Here is some information to consider:

The NEC in 2008 (article 285) changed the Code to NOT allow Type-3 SPD’s within 30 feet (conductor feet) from the electrical service panel. Type-3 SPD’s are the 3-mode or “all-mode” protection you describe below. If the clamping voltage of the Type-3 is lower than at the service entrance SPD, then energy will not be shunted in a cascade fashion. So if you installed your 3-mode protector within 30 feet it is not meeting the electrical code.

In code-compliant homes, all bonding to the ground rod(s) occurs at the service entry. At that point, neutral = ground, solidly connected, and no further connection between the two are allowed except with separately derived systems. Any inadvertent wrongful downstream neutral-ground connections are known in the trade as “bootleg grounds”, and can cause many problems including life safety. 
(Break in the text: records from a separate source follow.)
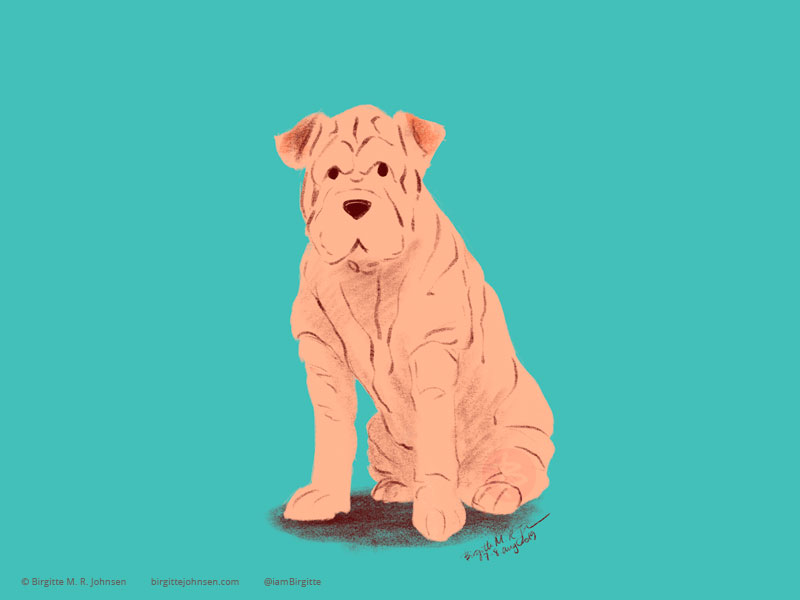 A Shar-pei on a teal background.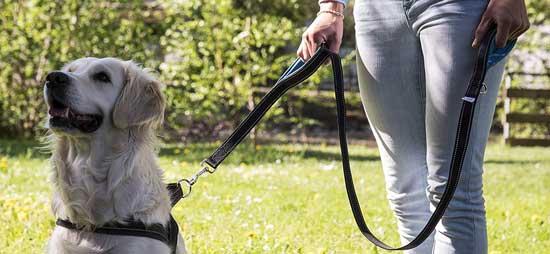 guinzaglio per cani fisso happyflax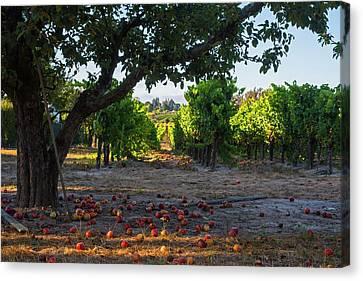 Sebastopol Tree And Vineyard Sebastopol Ca Canvas Print by Toby McGuire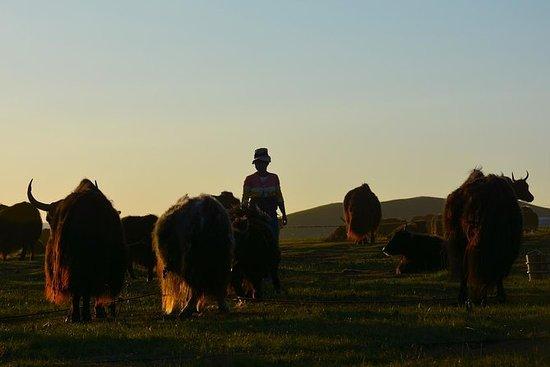 Tibet Nomad Adventure di 12 giorni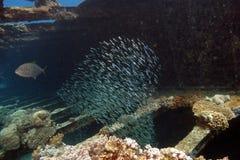 Tauchen im Roten Meer Lizenzfreies Stockfoto
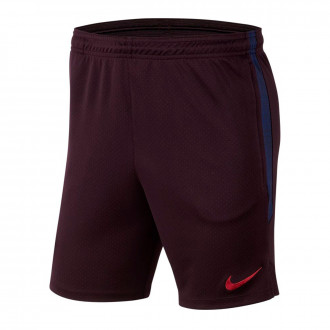 Shorts  Nike FC Barcelona Dry Strike KZ 2019-2020 Burgundy ash-Deep royal blue-Noble red
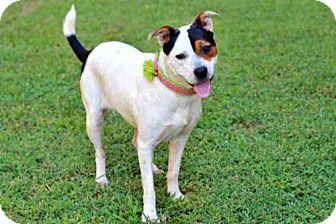 American Bulldog/Australian Cattle Dog Mix Dog for adoption in Salem, New Hampshire - SHAYNA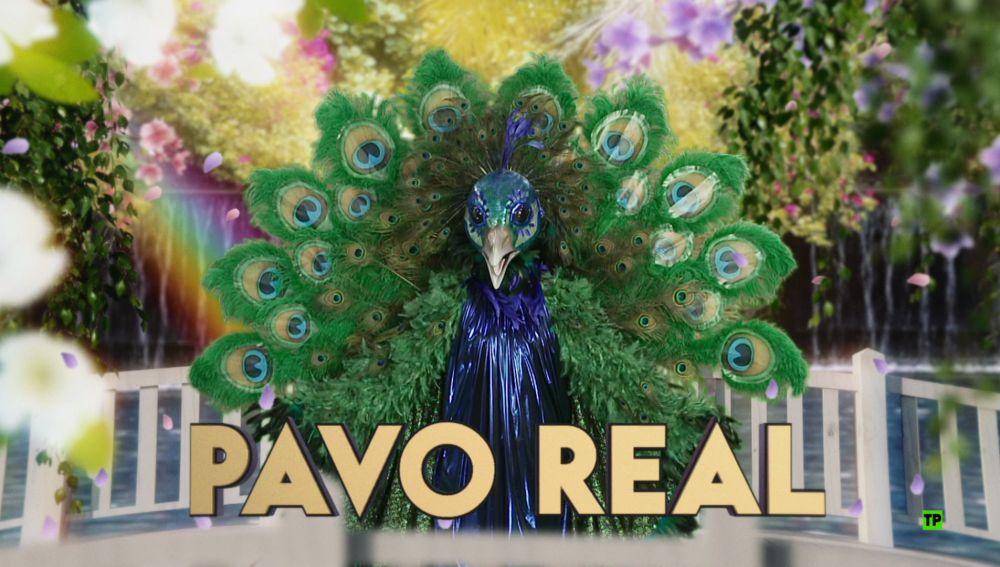 ¿Qué personaje famoso se esconde detrás de la máscara del Pavo Real?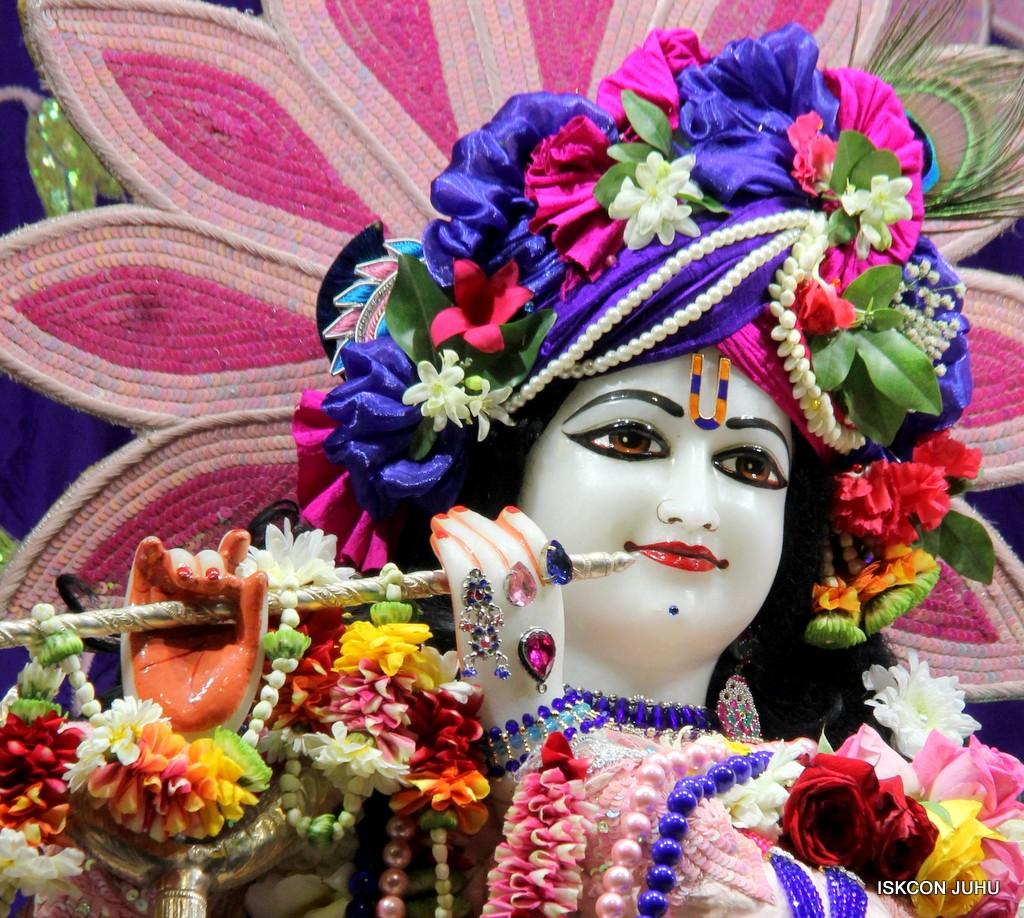 ISKCON Juhu Sringar Deity Darshan 5 Jan 2017 (14)
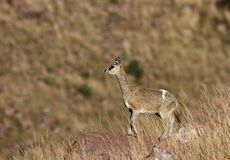 Klipspringer: nauka -- Oreotragus oreotragus Fotografia Royalty Free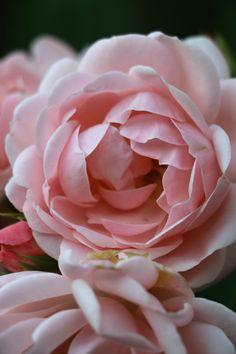 """Astrid Lindgren"" Rose by Johanna Huhtala"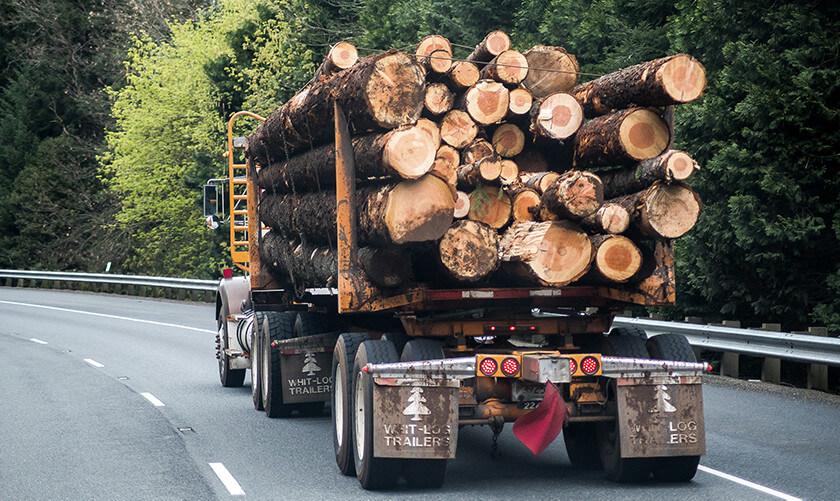 Opération forestière – (à traduire) Coopérative forestière Ferland-Boilleau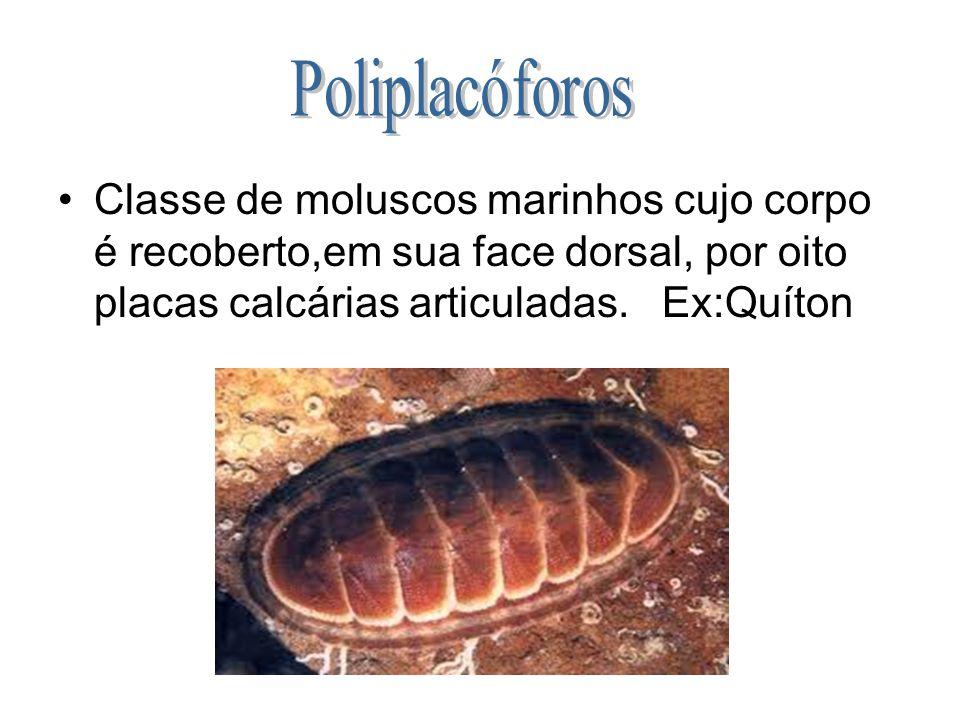 Classe de moluscos marinhos cujo corpo é recoberto,em sua face dorsal, por oito placas calcárias articuladas. Ex:Quíton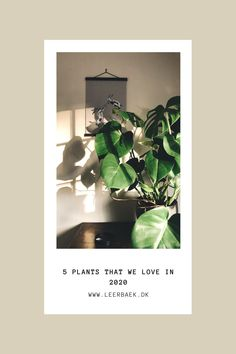 Which plants will be popular in 2020? Planters, Popular, Blog, Popular Pins, Blogging, Plant, Window Boxes, Pot Holders, Flower Planters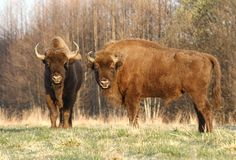 Two bisons Royalty Free Stock Photo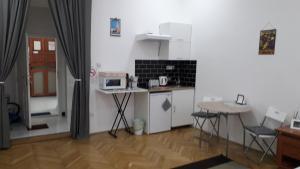 Kuchyň nebo kuchyňský kout v ubytování Семейный Номер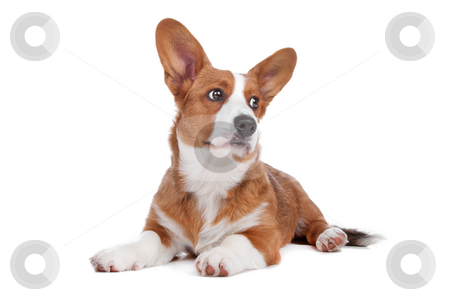 Welsh Corgi dog stock photo, Welsh Corgi dog lying and looking sideways, isolated on a white background by Erik Lam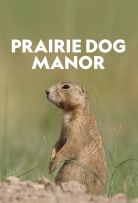Prairie Dog Manor Season 1 123Movies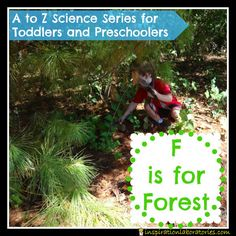 F is for Forest - part of the A to Z Science Series for Toddlers and Preschoolers at Inspiration Laboratories.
The main bond to the ground rod(s) at the service entry along with a Type-2 SPD ensures any large lightning strike (enough energy to arcover in the main service panel) will be having almost all residual voltage appear on the hot wires, because the vast majority of the energy is diverted to soil earth via the ground rod(s). So this energy on the hot wires goes “looking” for earth soil, and will take all paths to get there, including branch circuit runs. 

Lightning is predominately a high-frequency event (600kHz-1MHz) and as such the resistance of the wires does not matter as much as the impedance. So the 3-mode SPD at the end of a branch circuit has no low impedance path back to soil earth and all the energy the MOV dumps to the safety ground wire system will then attempt to take a fast path back to soil earth through everything that is grounded and attached. 

This is especially true when two separate branch circuits are feeding interconnected equipment and one has a 3-mode SPD. The better way to dissipate and divert this energy is exclusively through the neutral conductor, which by code is not allowed to contact grounded objects except at the main service panel which has a low impedance path to earth soil. Although I disagree with some points this author makes, at high frequency (lightning) the MOV between neutral and ground is a form of bootleg under the right scenario http://www.smartpowersystems.com/New/PDF/Articles/mw ng article.pdf

Series mode branch circuit protectors slow, store, and release the energy found on the hot wire to the neutral wire. This is the best for performance but is costly. http://www.surgex.com/library/10001_WhatisTrueSeriesMode.html

Some other manufacturers, including Middle Atlantic Products http://www.middleatlantic.com/power/main.htm, sell their power strips with MOV’s only between the hot and neutral which are cost-effective and far safer for interconnected equipment than the devices that contain MOV’s between hot and ground.

I hope this information has been useful”


----------